-- GIVEN EXERCISE --
Print every one of the following items verbatim, preserving each line, coordinate, and mark of punctuation without alteration.

══ RECORDS FOR THIS TASK

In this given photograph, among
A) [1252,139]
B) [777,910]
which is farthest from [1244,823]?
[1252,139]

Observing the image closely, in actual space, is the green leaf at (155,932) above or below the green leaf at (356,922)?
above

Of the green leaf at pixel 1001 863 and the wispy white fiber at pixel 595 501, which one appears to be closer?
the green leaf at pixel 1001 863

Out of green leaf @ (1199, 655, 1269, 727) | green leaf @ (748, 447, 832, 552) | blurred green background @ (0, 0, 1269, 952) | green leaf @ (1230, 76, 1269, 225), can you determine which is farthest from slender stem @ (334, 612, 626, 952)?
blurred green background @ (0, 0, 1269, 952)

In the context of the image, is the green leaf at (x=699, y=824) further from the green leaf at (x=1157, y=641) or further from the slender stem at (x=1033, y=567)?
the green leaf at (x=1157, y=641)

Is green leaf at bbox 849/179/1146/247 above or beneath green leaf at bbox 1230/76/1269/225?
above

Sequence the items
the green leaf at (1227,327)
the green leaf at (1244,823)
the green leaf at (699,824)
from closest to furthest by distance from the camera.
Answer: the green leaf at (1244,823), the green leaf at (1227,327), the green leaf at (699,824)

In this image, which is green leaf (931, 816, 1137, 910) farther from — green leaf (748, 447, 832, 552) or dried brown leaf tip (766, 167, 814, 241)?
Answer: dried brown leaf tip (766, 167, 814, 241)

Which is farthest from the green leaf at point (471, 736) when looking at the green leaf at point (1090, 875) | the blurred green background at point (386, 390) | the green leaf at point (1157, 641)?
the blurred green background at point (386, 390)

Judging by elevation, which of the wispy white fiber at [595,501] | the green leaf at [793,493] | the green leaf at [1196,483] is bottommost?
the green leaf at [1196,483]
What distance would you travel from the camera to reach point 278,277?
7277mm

════

-- RESPONSE TO THIS TASK --
In this given photograph, among
A) [1252,139]
B) [777,910]
which is farthest from [1244,823]?
[1252,139]

Observing the image closely, in actual space, is the green leaf at (155,932) above or below the green leaf at (356,922)?
above

Of the green leaf at pixel 1001 863 and the wispy white fiber at pixel 595 501, which one appears to be closer?
the green leaf at pixel 1001 863

Out of green leaf @ (1199, 655, 1269, 727) | green leaf @ (748, 447, 832, 552) | blurred green background @ (0, 0, 1269, 952) | green leaf @ (1230, 76, 1269, 225), can you determine which is farthest from slender stem @ (334, 612, 626, 952)?
blurred green background @ (0, 0, 1269, 952)

In the context of the image, is the green leaf at (x=699, y=824) further from the green leaf at (x=1157, y=641) or further from the slender stem at (x=1033, y=567)?
the green leaf at (x=1157, y=641)

Is green leaf at bbox 849/179/1146/247 above or beneath green leaf at bbox 1230/76/1269/225?
above

Sequence the items
the green leaf at (1227,327)
the green leaf at (1244,823)
the green leaf at (699,824)
from closest to furthest by distance from the camera.
Answer: the green leaf at (1244,823), the green leaf at (1227,327), the green leaf at (699,824)

In this image, which is green leaf (931, 816, 1137, 910) farther from — green leaf (748, 447, 832, 552) or dried brown leaf tip (766, 167, 814, 241)?
Answer: dried brown leaf tip (766, 167, 814, 241)

Which is farthest from the green leaf at point (471, 736) when looking at the green leaf at point (1090, 875) | the blurred green background at point (386, 390) | the green leaf at point (1157, 641)?
the blurred green background at point (386, 390)

Judging by elevation, which of the wispy white fiber at [595,501] | the green leaf at [793,493] | the green leaf at [1196,483] is bottommost?
the green leaf at [1196,483]
What distance would you travel from the camera to reach point 278,277?
7277mm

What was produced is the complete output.